_What the task asks_:
Identify each line in the listing below that contains the word "grass", and copy every such line in full.

(Scene question records)

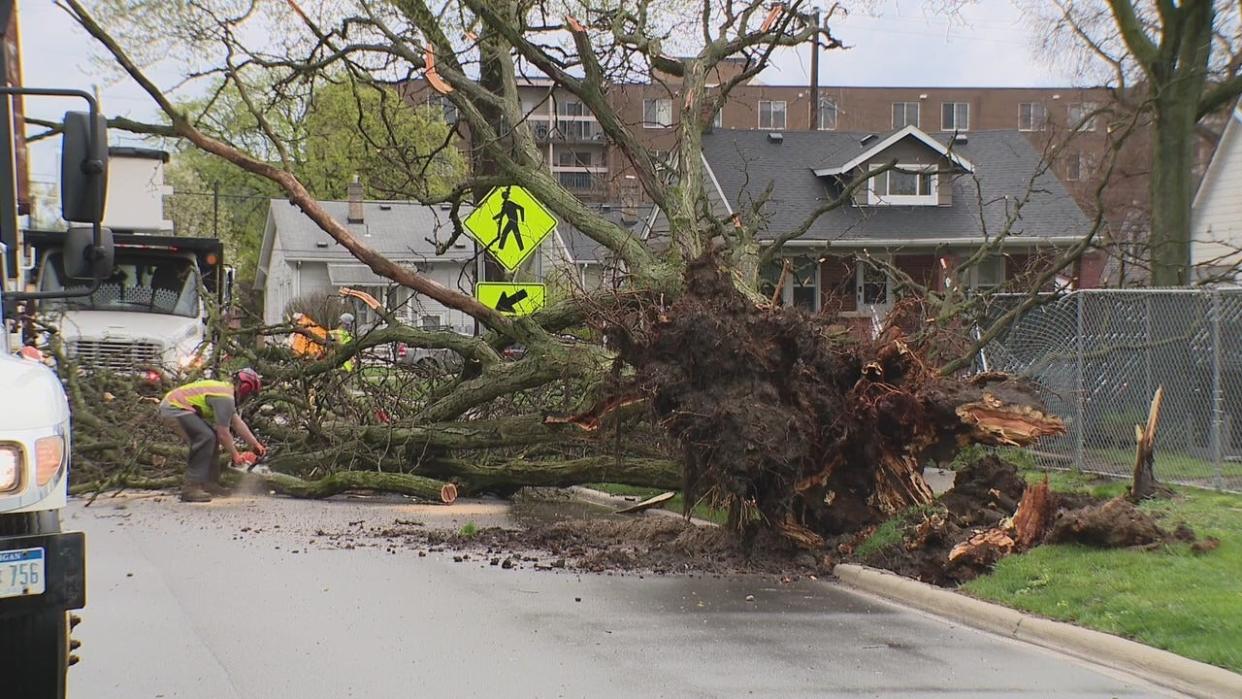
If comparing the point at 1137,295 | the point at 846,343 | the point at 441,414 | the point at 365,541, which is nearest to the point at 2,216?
the point at 365,541

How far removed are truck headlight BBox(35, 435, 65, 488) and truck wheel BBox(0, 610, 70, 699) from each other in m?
0.51

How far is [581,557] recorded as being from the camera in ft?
30.4

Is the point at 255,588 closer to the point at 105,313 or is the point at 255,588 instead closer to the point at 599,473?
the point at 599,473

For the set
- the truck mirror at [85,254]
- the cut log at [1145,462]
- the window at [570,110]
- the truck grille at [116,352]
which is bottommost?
the cut log at [1145,462]

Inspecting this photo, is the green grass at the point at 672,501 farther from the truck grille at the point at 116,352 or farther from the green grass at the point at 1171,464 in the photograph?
the truck grille at the point at 116,352

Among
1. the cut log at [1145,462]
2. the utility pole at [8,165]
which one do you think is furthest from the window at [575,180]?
the utility pole at [8,165]

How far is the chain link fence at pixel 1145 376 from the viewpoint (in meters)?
11.5

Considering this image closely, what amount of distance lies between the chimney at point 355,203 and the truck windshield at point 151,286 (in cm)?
3005

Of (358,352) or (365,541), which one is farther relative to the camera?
(358,352)

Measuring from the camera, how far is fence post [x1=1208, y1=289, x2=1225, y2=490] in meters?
11.0

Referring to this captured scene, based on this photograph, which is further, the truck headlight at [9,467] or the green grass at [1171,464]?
the green grass at [1171,464]

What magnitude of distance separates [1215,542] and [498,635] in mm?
4750

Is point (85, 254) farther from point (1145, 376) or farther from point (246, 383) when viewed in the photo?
point (1145, 376)

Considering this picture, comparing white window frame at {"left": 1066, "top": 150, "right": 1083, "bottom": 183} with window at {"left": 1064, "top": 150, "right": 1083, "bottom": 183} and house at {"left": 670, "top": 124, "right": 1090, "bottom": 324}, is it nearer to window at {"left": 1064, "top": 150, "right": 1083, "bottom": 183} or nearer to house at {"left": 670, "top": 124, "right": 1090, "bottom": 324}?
window at {"left": 1064, "top": 150, "right": 1083, "bottom": 183}
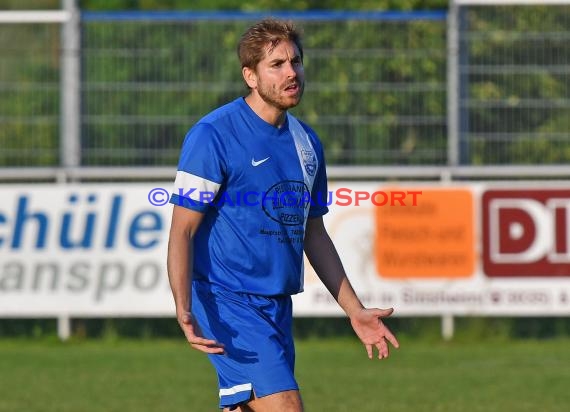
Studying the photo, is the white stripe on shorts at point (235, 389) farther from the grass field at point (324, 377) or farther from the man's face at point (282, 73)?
the grass field at point (324, 377)

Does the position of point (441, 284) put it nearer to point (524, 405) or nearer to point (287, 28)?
point (524, 405)

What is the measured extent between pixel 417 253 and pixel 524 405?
415cm

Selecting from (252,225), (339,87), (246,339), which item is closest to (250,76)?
(252,225)

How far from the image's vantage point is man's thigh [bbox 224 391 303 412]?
573 cm

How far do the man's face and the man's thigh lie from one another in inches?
45.3

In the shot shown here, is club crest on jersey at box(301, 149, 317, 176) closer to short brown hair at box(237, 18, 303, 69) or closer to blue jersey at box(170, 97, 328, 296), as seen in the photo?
blue jersey at box(170, 97, 328, 296)

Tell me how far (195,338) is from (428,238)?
8731 millimetres

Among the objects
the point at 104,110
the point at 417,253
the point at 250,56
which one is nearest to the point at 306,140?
the point at 250,56

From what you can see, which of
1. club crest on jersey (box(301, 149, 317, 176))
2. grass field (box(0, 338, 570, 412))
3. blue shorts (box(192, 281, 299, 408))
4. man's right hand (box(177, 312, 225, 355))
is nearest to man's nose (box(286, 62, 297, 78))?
club crest on jersey (box(301, 149, 317, 176))

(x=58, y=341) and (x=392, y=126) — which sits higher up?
(x=392, y=126)

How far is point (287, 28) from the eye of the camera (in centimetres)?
595

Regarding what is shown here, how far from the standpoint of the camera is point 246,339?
19.3 ft

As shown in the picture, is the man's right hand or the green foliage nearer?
the man's right hand

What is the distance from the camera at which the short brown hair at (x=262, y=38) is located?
5.91 meters
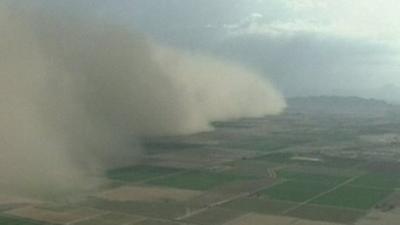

_Written response_:
Inspecting this photo, is the green grass at the point at 672,501 farther from the truck grille at the point at 116,352 or farther from the green grass at the point at 1171,464 in the photograph?
Referring to this captured scene, based on this photograph, which is further, the truck headlight at [9,467] or the green grass at [1171,464]?
the green grass at [1171,464]
Studying the photo, is the white stripe on shorts at point (235, 389) farther from the grass field at point (324, 377) or farther from the man's face at point (282, 73)?
the grass field at point (324, 377)
2. grass field (box(0, 338, 570, 412))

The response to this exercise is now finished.